Declared in “ark/aws/oauth_client.hh”:

• std::string authenticate_via_oath(ark::core::Url & server_url, const std::string & client_id, const std::string & client_secret, const std::string & scope)
  Authenticates against the given oauth server URL with the given client ID and secret. Returns a JWT access token. This is a remote call and may block.

Declared in “ark/aws/refresh_credentials.hh”:

• std::string try_refresh_credentials()
  Tries to refresh the AWS credentials silently. Returns the JWT access token on success, or an empty string on failure. Logs at a higher verbosity level, so users do not normally see this output.

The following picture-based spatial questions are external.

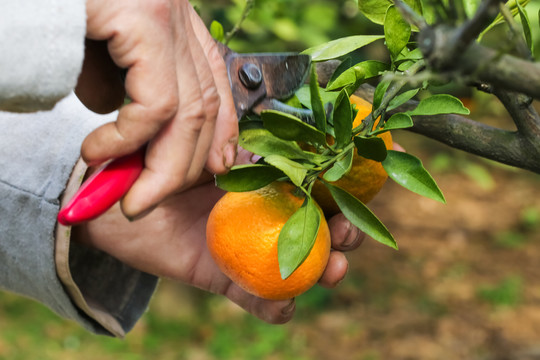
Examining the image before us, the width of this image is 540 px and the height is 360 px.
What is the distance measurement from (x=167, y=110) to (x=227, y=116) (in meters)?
0.11

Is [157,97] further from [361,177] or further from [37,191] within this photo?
[37,191]

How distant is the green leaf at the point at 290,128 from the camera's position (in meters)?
0.64

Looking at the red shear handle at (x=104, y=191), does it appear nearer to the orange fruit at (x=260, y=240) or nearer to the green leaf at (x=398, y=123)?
the orange fruit at (x=260, y=240)

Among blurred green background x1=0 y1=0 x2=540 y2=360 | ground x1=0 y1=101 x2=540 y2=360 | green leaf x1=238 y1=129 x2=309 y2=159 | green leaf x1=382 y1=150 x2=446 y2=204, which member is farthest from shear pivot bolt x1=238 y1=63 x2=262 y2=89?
ground x1=0 y1=101 x2=540 y2=360

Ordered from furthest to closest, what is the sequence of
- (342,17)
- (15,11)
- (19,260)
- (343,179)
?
1. (342,17)
2. (19,260)
3. (343,179)
4. (15,11)

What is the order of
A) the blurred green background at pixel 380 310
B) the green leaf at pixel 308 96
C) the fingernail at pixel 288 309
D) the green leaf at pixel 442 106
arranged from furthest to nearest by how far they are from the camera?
the blurred green background at pixel 380 310, the fingernail at pixel 288 309, the green leaf at pixel 308 96, the green leaf at pixel 442 106

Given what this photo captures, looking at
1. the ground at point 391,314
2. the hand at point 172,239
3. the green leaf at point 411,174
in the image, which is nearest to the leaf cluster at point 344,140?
the green leaf at point 411,174

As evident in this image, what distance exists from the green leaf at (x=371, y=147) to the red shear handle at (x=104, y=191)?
24 centimetres

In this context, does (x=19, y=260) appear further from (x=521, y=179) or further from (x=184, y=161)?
(x=521, y=179)

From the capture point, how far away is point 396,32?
68 centimetres

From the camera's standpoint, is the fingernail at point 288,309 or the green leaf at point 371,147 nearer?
the green leaf at point 371,147

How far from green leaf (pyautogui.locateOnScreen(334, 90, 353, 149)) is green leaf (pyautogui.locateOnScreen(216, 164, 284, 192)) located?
0.28ft

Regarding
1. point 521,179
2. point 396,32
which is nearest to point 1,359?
point 396,32

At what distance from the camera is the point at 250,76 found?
78 cm
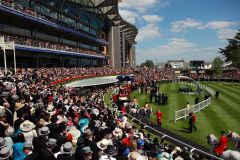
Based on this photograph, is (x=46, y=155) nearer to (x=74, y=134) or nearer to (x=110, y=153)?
(x=110, y=153)

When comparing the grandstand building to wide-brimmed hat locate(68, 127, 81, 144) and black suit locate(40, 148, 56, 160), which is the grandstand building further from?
black suit locate(40, 148, 56, 160)

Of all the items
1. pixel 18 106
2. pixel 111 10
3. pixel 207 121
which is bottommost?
pixel 207 121

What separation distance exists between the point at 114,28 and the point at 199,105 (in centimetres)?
7125

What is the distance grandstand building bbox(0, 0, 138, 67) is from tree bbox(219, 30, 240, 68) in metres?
35.9

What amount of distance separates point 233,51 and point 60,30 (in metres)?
A: 60.9

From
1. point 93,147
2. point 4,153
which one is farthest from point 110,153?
point 4,153

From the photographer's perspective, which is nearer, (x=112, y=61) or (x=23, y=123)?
(x=23, y=123)

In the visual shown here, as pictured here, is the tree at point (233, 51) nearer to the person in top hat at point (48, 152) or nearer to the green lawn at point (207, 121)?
the green lawn at point (207, 121)

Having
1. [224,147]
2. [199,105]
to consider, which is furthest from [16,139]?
[199,105]

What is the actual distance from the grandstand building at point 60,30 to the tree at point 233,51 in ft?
118

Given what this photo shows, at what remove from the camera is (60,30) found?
174 feet

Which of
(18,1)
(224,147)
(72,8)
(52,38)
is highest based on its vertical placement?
(72,8)

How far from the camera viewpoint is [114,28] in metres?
94.0

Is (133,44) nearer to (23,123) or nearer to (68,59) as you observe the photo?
(68,59)
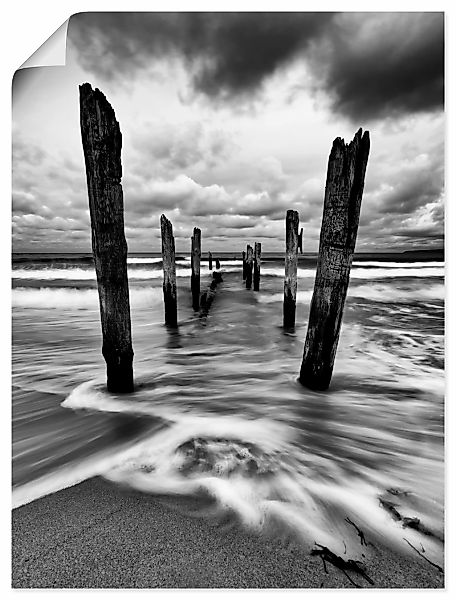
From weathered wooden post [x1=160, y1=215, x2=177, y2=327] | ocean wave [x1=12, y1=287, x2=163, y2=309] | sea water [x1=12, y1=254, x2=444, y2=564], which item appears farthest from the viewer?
ocean wave [x1=12, y1=287, x2=163, y2=309]

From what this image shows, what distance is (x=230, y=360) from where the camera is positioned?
13.1 ft

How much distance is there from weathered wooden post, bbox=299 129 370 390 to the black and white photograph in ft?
0.04

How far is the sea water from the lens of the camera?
1512 millimetres

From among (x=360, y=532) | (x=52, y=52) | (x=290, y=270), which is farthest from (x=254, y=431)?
(x=290, y=270)

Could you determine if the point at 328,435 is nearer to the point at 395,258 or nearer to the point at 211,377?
the point at 211,377

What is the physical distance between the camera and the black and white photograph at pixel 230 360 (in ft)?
4.21

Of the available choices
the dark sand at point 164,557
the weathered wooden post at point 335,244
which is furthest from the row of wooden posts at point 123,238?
the dark sand at point 164,557

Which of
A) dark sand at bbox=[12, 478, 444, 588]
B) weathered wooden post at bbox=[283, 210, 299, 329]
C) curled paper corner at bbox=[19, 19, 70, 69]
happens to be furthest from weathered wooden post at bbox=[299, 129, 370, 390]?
weathered wooden post at bbox=[283, 210, 299, 329]

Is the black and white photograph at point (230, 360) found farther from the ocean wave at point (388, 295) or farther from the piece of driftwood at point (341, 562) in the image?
the ocean wave at point (388, 295)

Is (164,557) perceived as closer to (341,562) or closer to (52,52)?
(341,562)

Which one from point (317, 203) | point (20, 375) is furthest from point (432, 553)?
point (20, 375)

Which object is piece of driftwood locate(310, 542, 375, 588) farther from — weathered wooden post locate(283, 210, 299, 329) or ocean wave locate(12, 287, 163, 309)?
ocean wave locate(12, 287, 163, 309)

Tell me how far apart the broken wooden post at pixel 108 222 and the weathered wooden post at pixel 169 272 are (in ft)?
10.7

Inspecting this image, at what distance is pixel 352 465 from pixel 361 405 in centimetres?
88
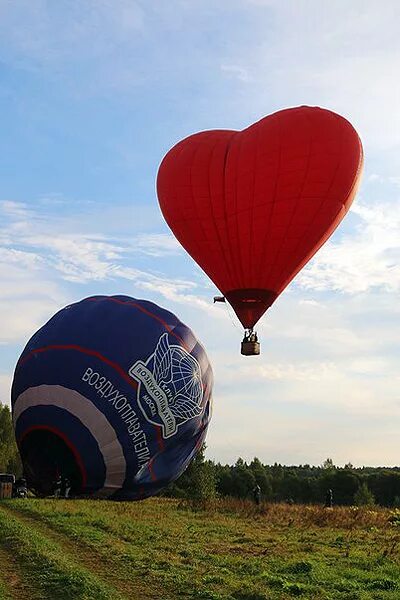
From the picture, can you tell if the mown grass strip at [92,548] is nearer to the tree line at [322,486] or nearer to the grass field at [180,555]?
the grass field at [180,555]

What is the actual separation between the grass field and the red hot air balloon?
710 cm

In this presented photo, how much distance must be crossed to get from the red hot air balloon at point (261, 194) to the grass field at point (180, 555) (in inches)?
280

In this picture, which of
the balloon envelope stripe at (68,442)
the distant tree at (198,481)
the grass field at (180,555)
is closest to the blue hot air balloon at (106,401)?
→ the balloon envelope stripe at (68,442)

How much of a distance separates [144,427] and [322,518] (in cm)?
588

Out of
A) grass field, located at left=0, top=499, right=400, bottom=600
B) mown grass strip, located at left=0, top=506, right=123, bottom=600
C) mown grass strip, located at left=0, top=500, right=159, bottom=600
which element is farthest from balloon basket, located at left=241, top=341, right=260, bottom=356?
mown grass strip, located at left=0, top=506, right=123, bottom=600

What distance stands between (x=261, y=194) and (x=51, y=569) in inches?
518

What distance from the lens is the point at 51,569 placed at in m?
9.97

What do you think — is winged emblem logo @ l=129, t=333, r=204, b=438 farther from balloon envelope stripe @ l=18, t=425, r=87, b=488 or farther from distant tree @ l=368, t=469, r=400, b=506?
distant tree @ l=368, t=469, r=400, b=506

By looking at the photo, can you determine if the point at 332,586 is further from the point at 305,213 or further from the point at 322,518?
the point at 305,213

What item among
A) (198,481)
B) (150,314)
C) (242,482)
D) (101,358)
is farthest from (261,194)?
(242,482)

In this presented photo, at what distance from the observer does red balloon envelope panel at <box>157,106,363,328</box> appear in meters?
20.5

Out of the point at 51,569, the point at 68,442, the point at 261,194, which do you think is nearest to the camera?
the point at 51,569

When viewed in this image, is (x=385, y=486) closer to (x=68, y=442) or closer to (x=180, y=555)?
(x=68, y=442)

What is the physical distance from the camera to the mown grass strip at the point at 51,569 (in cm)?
882
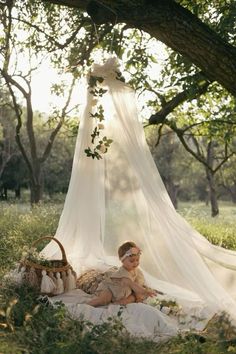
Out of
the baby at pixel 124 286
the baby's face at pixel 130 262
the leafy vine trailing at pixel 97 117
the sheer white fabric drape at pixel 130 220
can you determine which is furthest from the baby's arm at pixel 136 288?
the leafy vine trailing at pixel 97 117

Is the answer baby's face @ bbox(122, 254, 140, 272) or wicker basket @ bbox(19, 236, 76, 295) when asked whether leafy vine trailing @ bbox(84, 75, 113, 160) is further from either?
wicker basket @ bbox(19, 236, 76, 295)

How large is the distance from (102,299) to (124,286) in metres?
0.26

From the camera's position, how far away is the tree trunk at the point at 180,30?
531cm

Declared in “ark/aws/user_pool_helpers.hh”:

• std::pair< std::string, std::string > split_user_pool(const std::string & pool_id)
  Splits up an AWS user pool into a region and pool ID.

• std::string get_user_pool_url(const std::string & pool_id)
  Returns the base identity provider URL for the given user pool.

• std::string get_user_pool_domain(const std::string & pool_id, const std::string & domain_prefix)
  Returns the user pool domain (full) for the given domain prefix, based on the pool ID and prefix.